Но пока мы ограничиваем наше внимание всеобщей борьбой за жизнь и выживанием наиболее приспособленных, без определенных оговорок, которые будут упомянуты в ближайшее время, самому глубокому интеллекту трудно прийти к выводам, гораздо более удовлетворительным, чем у Калибана. Если дух, проявленный в делах природы, как это рассматривается, не является духом беспричинной насмешки, то, по крайней мере, это кажется духом стоического безразличия. Это указывает на Слепую Силу, а не на Благодетельную Мудрость в источнике вещей. Именно в таком настроении Гексли говорит нам в своей знаменитой речи, произнесенной в Оксфорде в 1893 году, что в космическом процессе нет санкции для морали. «Люди в обществе, — говорит он, — несомненно, подвержены космическому процессу. Как и у других животных, размножение идет без остановки и влечет за собой суровую конкуренцию за средства к существованию. Борьба за существование имеет тенденцию устранять тех, кто менее приспособлен к адаптации к обстоятельствам своего существования. Сильнейшие, наиболее самоутверждающиеся имеют тенденцию попирать более слабых... Социальный прогресс означает сдерживание космического процесса на каждом шагу и замену его другим, который можно назвать этическим процессом; целью которого является не выживание тех, кто случайно оказался наиболее приспособленным в отношении всей совокупности существующих условий, а тех, кто этически является лучшим». Опять же, говорит Гексли, «давайте поймем раз и навсегда, что этический прогресс общества зависит не от подражания космическому процессу, тем более не от бегства от него, а от борьбы с ним». И снова он говорит нам, что, хотя моральные чувства, несомненно, были развиты, но поскольку «аморальные чувства были развиты не менее, то, насколько это возможно, существует столько же естественных санкций для одних, сколько и для других». И еще раз: «космический процесс не имеет никакого отношения к моральным целям».
Когда эти утверждения были впервые сделаны, они были встречены с удивлением, и с тех пор они вызвали много комментариев, ибо они звучат как отступление от позиции, которую ожидается занять эволюционисту. Они отчетливо утверждают разрыв непрерывности между эволюцией в целом и эволюцией Человека в частности; и таким образом они принесли радость в сердца некоторых теологов, из тех, кто любит рассматривать Человека как нарушителя природы. Если нет естественной санкции для морали, то санкция должна быть сверхъестественной, и немедленно такие теологи приветствуют Гексли как союзника!

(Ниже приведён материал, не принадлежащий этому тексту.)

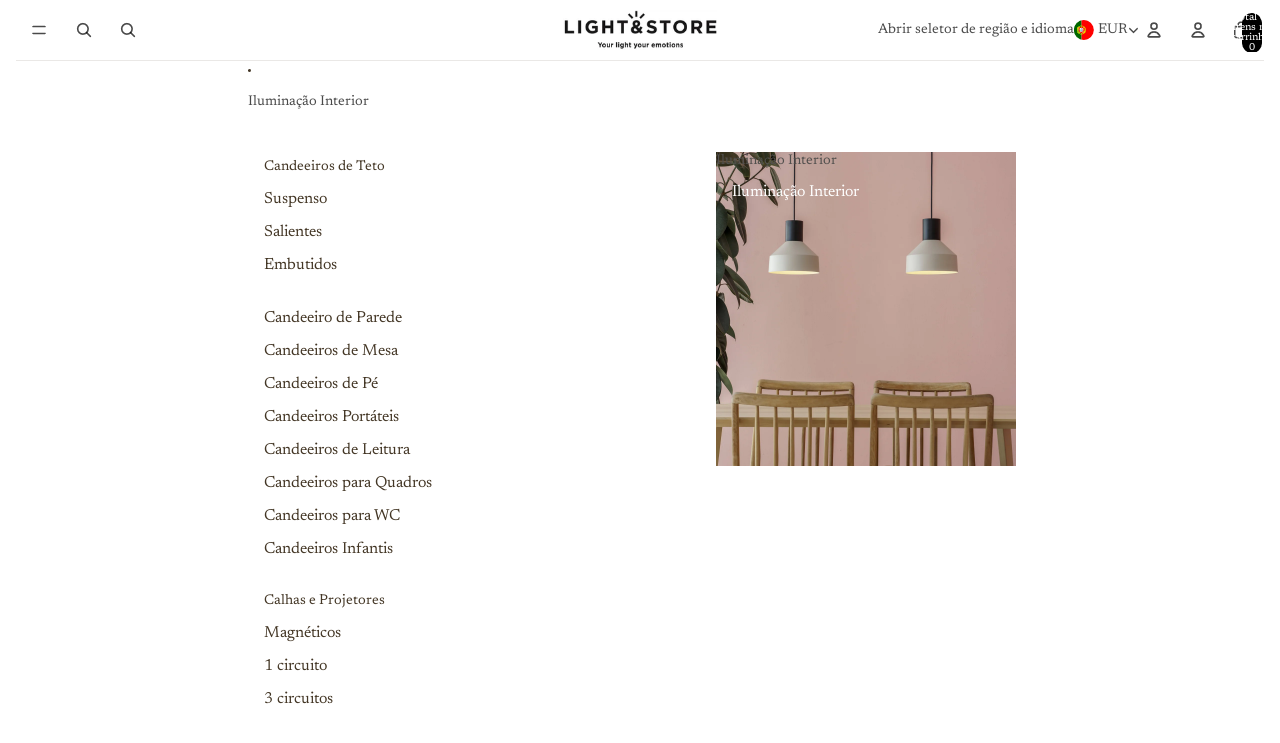

--- FILE ---
content_type: text/javascript
request_url: https://light-e-store.com/cdn/shop/t/15/assets/view-transitions.js?v=132588197357770770831750679949
body_size: -389
content:
(function(){if(window.matchMedia("(prefers-reduced-motion: reduce)").matches){const viewTransitionRenderBlocker=document.getElementById("view-transition-render-blocker");viewTransitionRenderBlocker&&viewTransitionRenderBlocker.remove()}const idleCallback=typeof requestIdleCallback=="function"?requestIdleCallback:setTimeout;window.addEventListener("pageswap",async event=>{if(!hasViewTransition(event))return;const{viewTransition}=event;document.querySelectorAll("[data-view-transition-type]:not([data-view-transition-triggered])").forEach(element=>{element.removeAttribute("data-view-transition-type")});const transitionType=document.querySelector("[data-view-transition-triggered]")?.getAttribute("data-view-transition-type");transitionType?(viewTransition.types.clear(),viewTransition.types.add(transitionType),sessionStorage.setItem("custom-transition-type",transitionType)):(viewTransition.types.clear(),viewTransition.types.add("page-navigation"),sessionStorage.removeItem("custom-transition-type"))}),window.addEventListener("pagereveal",async event=>{if(!hasViewTransition(event))return;const{viewTransition}=event,customTransitionType=sessionStorage.getItem("custom-transition-type");customTransitionType?(viewTransition.types.clear(),viewTransition.types.add(customTransitionType),await viewTransition.finished,viewTransition.types.clear(),viewTransition.types.add("page-navigation"),idleCallback(()=>{sessionStorage.removeItem("custom-transition-type"),document.querySelectorAll("[data-view-transition-type]").forEach(element=>{element.removeAttribute("data-view-transition-type")})})):(viewTransition.types.clear(),viewTransition.types.add("page-navigation"))});function hasViewTransition(event){return"viewTransition"in event&&event.viewTransition instanceof ViewTransition}})();
//# sourceMappingURL=/cdn/shop/t/15/assets/view-transitions.js.map?v=132588197357770770831750679949
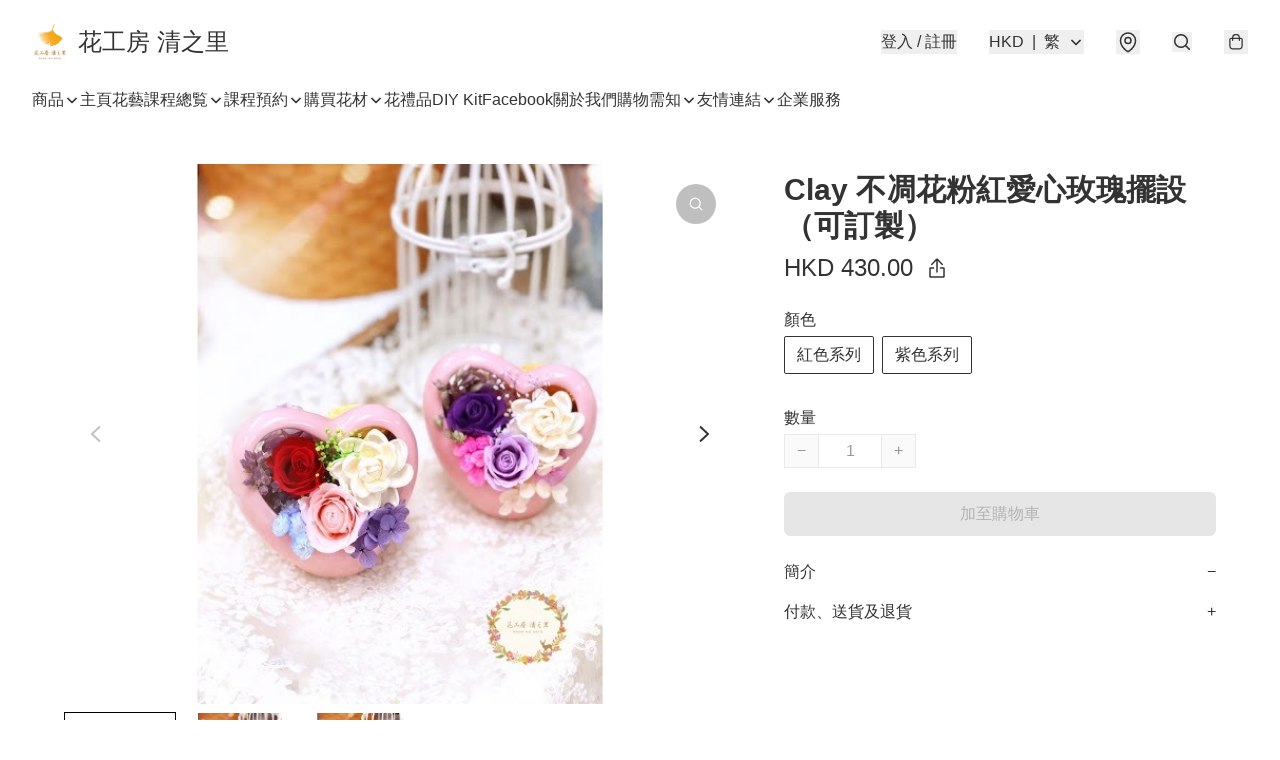

--- FILE ---
content_type: application/javascript
request_url: https://www.hananosatohk.com/fb_pixel_page_view
body_size: -29
content:
(function initFBQ(){var fbPixelUserData = {};fbq('init', "253997847039812", fbPixelUserData, { agent: 'plboutir' });fbq('track', "PageView", {}, { eventID: "5267587ded8a4c73a41a659a3cbc1b8f" });}())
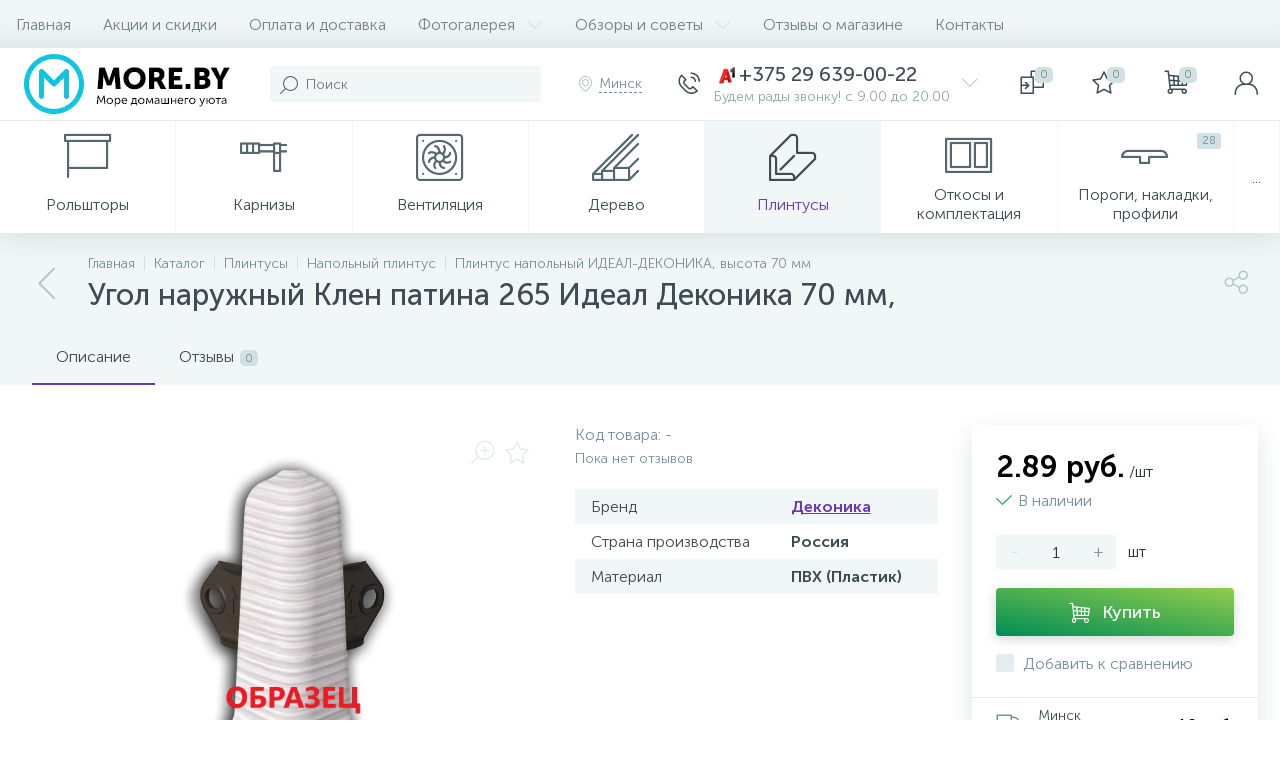

--- FILE ---
content_type: text/html; charset=UTF-8
request_url: https://more.by/bitrix/tools/altop.enext/ajax.php
body_size: -47
content:
{"\/upload\/iblock\/8f9\/8f9d3d39981378592b3150aaf62194ee.png":false}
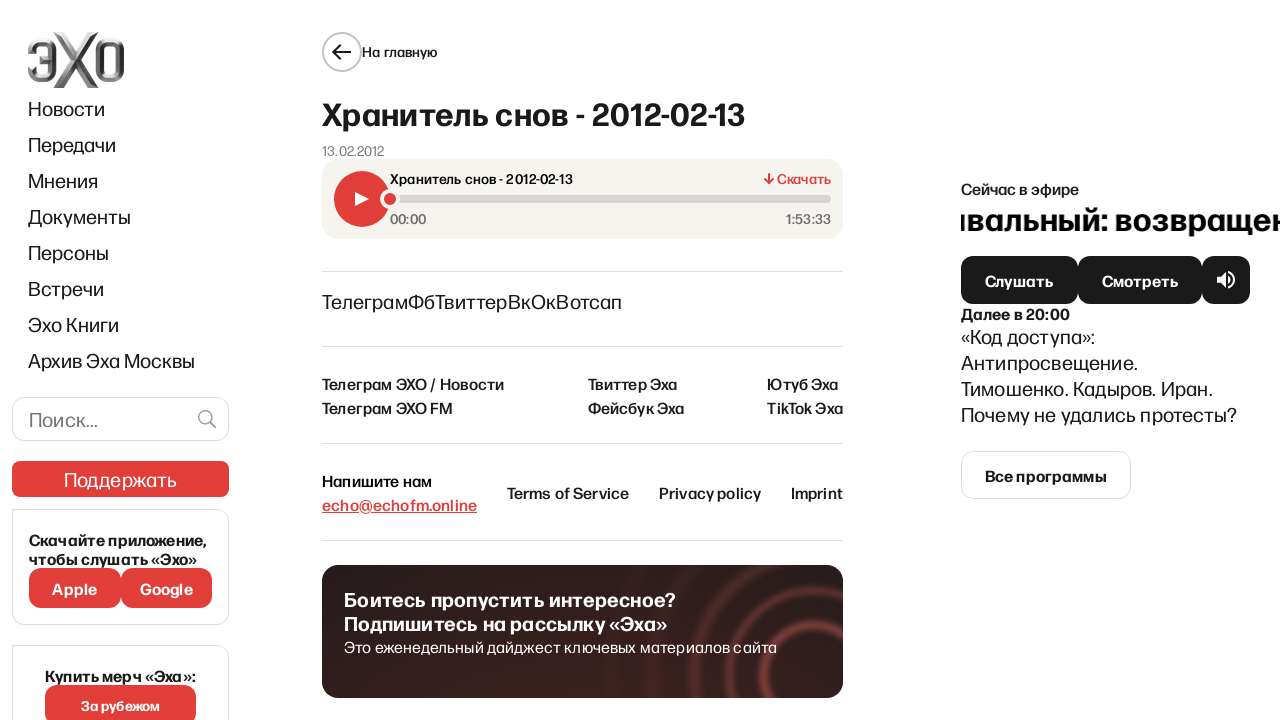

--- FILE ---
content_type: text/html; charset=utf-8
request_url: https://www.google.com/recaptcha/api2/aframe
body_size: 268
content:
<!DOCTYPE HTML><html><head><meta http-equiv="content-type" content="text/html; charset=UTF-8"></head><body><script nonce="E9TLBxT1F4wgjsWd-_J6RA">/** Anti-fraud and anti-abuse applications only. See google.com/recaptcha */ try{var clients={'sodar':'https://pagead2.googlesyndication.com/pagead/sodar?'};window.addEventListener("message",function(a){try{if(a.source===window.parent){var b=JSON.parse(a.data);var c=clients[b['id']];if(c){var d=document.createElement('img');d.src=c+b['params']+'&rc='+(localStorage.getItem("rc::a")?sessionStorage.getItem("rc::b"):"");window.document.body.appendChild(d);sessionStorage.setItem("rc::e",parseInt(sessionStorage.getItem("rc::e")||0)+1);localStorage.setItem("rc::h",'1768749170812');}}}catch(b){}});window.parent.postMessage("_grecaptcha_ready", "*");}catch(b){}</script></body></html>

--- FILE ---
content_type: application/javascript; charset=UTF-8
request_url: https://echofm.online/_next/static/chunks/pages/archive/%5BprogramSlug%5D/%5BepisodeId%5D-e0104e94bcb11ff9.js
body_size: 297
content:
(self.webpackChunk_N_E=self.webpackChunk_N_E||[]).push([[1367],{6573:function(n,u,_){(window.__NEXT_P=window.__NEXT_P||[]).push(["/archive/[programSlug]/[episodeId]",function(){return _(1652)}])},1652:function(n,u,_){"use strict";_.r(u),_.d(u,{__N_SSG:function(){return e}});var r=_(7114),e=!0;u.default=r.pG}},function(n){n.O(0,[9774,719,6664,2738,9230,7127,9832,7114,2888,179],(function(){return u=6573,n(n.s=u);var u}));var u=n.O();_N_E=u}]);

--- FILE ---
content_type: application/javascript; charset=UTF-8
request_url: https://echofm.online/_next/static/chunks/pages/schedule-6db3902d102a7478.js
body_size: 301
content:
(self.webpackChunk_N_E=self.webpackChunk_N_E||[]).push([[6332],{7578:function(n,u,r){(window.__NEXT_P=window.__NEXT_P||[]).push(["/schedule",function(){return r(9701)}])},9701:function(n,u,r){"use strict";r.r(u),r.d(u,{__N_SSP:function(){return _}});var t=r(5893);r(8),r(7294);var _=!0;u.default=function(){return(0,t.jsx)(t.Fragment,{})}}},function(n){n.O(0,[9774,2888,179],(function(){return u=7578,n(n.s=u);var u}));var u=n.O();_N_E=u}]);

Однако они ошибаются. Гексли на самом деле не имеет в виду утверждать какой-либо такой разрыв непрерывности, который здесь предполагается. В примечании к своей напечатанной речи он делает оговорку, которая фактически отменяет группу утверждений, которые я процитировал. «Конечно, — говорит Гексли, — строго говоря, социальная жизнь и этический процесс, в силу которого она продвигается к совершенству, являются неотъемлемой частью общего процесса эволюции». Конечно, они таковы; и, конечно, общий процесс эволюции — это космический процесс, это способ природы делать вещи. Но когда мой дорогой Гексли минуту назад говорил, что «космический процесс не имеет никакого отношения к моральным целям», он использовал эту фразу в более ограниченном смысле; он использовал ее как эквивалент того, что Дарвин называл «естественным отбором», что Спенсер называл «выживанием наиболее приспособленных», что является лишь одной частью космического процесса. Теперь, безусловно, выживание наиболее приспособленных как таковое не имеет никакого отношения к моральным целям. Красота и уродство, добродетель и порок — все одинаково для него. Бок о бок с изысканной розой процветает отвратительный тарантул, и в слишком многих случаях шансы злодея на существование лучше, чем у святых. Как я сказал некоторое время назад, если мы ограничим наше внимание выживанием наиболее приспособленных в борьбе за существование, мы вряд ли придем к выводам, гораздо более удовлетворительным, чем у Калибана.